Google’s earnings for the end of its fiscal year are likely to be bolstered by Instant Search, a search algorithm update and YouTube advertising, says an analyst
Wall Street consensus is that Google is expected to announce revenue of $8.38 billion (£5.45bn) on earnings per share of $10.46 for the fourth quarter.
Yet some financial analysts are modeling for better results based on the company’s newer search enhancements and improvements to YouTube advertising.
Specifically, Google’s “Panda” algorithm change, Instant predictive search technology and Places local search service could buoy the company’s Q4 and fiscal year 2011 results, Global Equities Research analyst Trip Chowdry wrote in a research note on 5 January.
Chowdry, who had previously modeled Google to rake in $8.23 billion in sales excluding traffic acquisition costs and $10.57 EPS, now expects Google’s Q4 sales to be $8.45 billion on EPS of $10.49. For fiscal year 2011, he is calling for revenue of $29.42 billion and EPS of $37.05, from $29.19 billion on EPS of $37.13.
How did Chowdry arrive at his increases? Bullishness in the social media and search industry.
After speaking to some 60 search marketers, he concluded the Panda algorithm and ranking change to tamp down content farms and low-quality websites is providing more relevant search results than ever. This in turn is attracting more advertisers and higher click-through rates, leading to increased search revenues.
Google’s search query share has certainly prospered, as the company closed out 2011 with 66 percent search market share, according to comScore.
Chowdry attributed this growth largely to the Google Instant Preview search software, which surfaces results and previews them without requiring users to click through every time. Google has said this acceleration prompts users to conduct more searches.
As for YouTube, Chowdry said Google’s new TrueView ad format is pushing YouTube monetisation in a way never seen before.
TrueView plays a video ad for 5 seconds, then allows users to skip the rest of it, with the advertiser making money if users watch the full ad. Marketers have said this pricing model has been five times as effective as other video ad formats.
Chowdry expects YouTube’s display ad sales to rise between 7 percent to 19 percent for the quarter. Overall, he’s modeling Google’s 2012 revenue excluding TAC of $38.48 billion and EPS to $49.90, a year-over-year increase of 30.8 percent and 34.7 percent, respectively.

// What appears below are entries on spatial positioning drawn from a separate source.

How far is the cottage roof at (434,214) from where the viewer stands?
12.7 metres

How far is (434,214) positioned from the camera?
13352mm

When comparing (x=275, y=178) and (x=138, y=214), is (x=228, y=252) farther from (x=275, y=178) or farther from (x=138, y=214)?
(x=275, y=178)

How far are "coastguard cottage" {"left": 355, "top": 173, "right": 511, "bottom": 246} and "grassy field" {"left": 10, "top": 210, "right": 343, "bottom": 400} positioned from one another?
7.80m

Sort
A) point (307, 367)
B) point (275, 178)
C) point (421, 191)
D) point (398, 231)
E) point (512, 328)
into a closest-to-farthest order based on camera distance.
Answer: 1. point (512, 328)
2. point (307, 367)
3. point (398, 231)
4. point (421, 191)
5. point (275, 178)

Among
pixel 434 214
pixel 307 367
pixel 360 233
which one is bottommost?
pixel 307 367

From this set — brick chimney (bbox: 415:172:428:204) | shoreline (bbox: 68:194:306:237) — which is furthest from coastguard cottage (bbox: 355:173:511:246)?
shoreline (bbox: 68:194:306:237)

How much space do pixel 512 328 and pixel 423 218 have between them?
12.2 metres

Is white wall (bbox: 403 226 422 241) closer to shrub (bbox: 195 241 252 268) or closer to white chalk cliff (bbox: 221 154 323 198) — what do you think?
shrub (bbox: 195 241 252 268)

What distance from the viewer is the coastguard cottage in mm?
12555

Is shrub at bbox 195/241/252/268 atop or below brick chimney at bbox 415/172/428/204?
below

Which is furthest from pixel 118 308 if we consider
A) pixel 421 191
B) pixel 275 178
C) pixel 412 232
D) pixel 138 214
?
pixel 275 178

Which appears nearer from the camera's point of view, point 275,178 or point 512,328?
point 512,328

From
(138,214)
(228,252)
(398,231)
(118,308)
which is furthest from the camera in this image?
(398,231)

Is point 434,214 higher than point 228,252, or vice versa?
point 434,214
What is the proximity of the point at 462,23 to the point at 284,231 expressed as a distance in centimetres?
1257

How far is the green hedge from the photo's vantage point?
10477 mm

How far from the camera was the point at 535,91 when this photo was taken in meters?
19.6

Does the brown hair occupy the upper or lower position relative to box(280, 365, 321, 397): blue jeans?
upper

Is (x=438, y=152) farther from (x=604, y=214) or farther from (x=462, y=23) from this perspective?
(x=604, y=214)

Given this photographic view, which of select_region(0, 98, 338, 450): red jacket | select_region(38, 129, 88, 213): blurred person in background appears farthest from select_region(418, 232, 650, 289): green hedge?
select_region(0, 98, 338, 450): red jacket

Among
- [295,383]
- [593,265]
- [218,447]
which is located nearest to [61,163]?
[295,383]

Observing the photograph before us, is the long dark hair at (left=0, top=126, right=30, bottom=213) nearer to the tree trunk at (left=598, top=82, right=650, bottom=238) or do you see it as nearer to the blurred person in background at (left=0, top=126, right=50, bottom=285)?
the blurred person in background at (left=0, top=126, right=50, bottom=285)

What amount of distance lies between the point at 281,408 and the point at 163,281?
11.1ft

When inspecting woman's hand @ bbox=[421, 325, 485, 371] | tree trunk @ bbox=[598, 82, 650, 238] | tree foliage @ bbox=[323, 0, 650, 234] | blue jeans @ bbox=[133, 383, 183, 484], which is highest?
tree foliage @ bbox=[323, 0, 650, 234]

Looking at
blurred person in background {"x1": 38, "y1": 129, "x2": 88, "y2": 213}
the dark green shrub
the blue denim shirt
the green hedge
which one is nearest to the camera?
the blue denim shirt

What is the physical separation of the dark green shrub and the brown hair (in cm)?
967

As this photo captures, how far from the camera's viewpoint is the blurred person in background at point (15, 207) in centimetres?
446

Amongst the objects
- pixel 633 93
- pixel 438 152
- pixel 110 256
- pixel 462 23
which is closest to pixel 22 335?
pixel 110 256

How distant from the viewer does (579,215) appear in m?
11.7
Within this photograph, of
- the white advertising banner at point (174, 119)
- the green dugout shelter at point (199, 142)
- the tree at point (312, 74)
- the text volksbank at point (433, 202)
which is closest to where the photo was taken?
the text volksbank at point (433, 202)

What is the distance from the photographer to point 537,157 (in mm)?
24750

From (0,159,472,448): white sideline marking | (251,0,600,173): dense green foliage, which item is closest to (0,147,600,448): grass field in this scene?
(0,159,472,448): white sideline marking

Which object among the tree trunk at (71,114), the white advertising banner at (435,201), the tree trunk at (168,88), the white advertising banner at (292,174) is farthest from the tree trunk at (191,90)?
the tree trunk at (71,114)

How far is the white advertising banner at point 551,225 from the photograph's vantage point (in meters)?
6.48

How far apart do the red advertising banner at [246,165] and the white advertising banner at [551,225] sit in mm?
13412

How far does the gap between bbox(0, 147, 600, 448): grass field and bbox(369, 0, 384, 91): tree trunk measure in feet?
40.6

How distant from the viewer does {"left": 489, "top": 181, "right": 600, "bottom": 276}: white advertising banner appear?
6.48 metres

Piper Jaffray analyst Gene Munster, meanwhile, is less sanguine about Google’s present future, for which he believes the company’s results in Europe could be a wild card. He also believes the company’s stock could fade due to uncertainty over Google’s acquisition of Motorola Mobility.
Google agreed to pay $12.5 billion in cash and stock for the Android smartphone and tablet maker, a move Google chief executive Larry Page made to acquire patents to fend off mounting litigation in the mobile sector.
Given the heat Google is getting from federal regulators over its search practices, there’s no guarantee the Justice Department will approve the merger.
Munster believes the acquisition, should it come to fruition, will denigrate Google’s operating margins for 2012, dropping them from 46 percent to the low 30 percent range for the year.
Though one of the top Android OEMs in the world, Motorola has struggled of late, announcing both financial and smartphone shipment shortfalls in the last two quarters.
Munster said the latest shortfall preannouncement, issued last week, will make investors wonder whether or not Google will digest Motorola’s thousands of patents and jettison the operating business.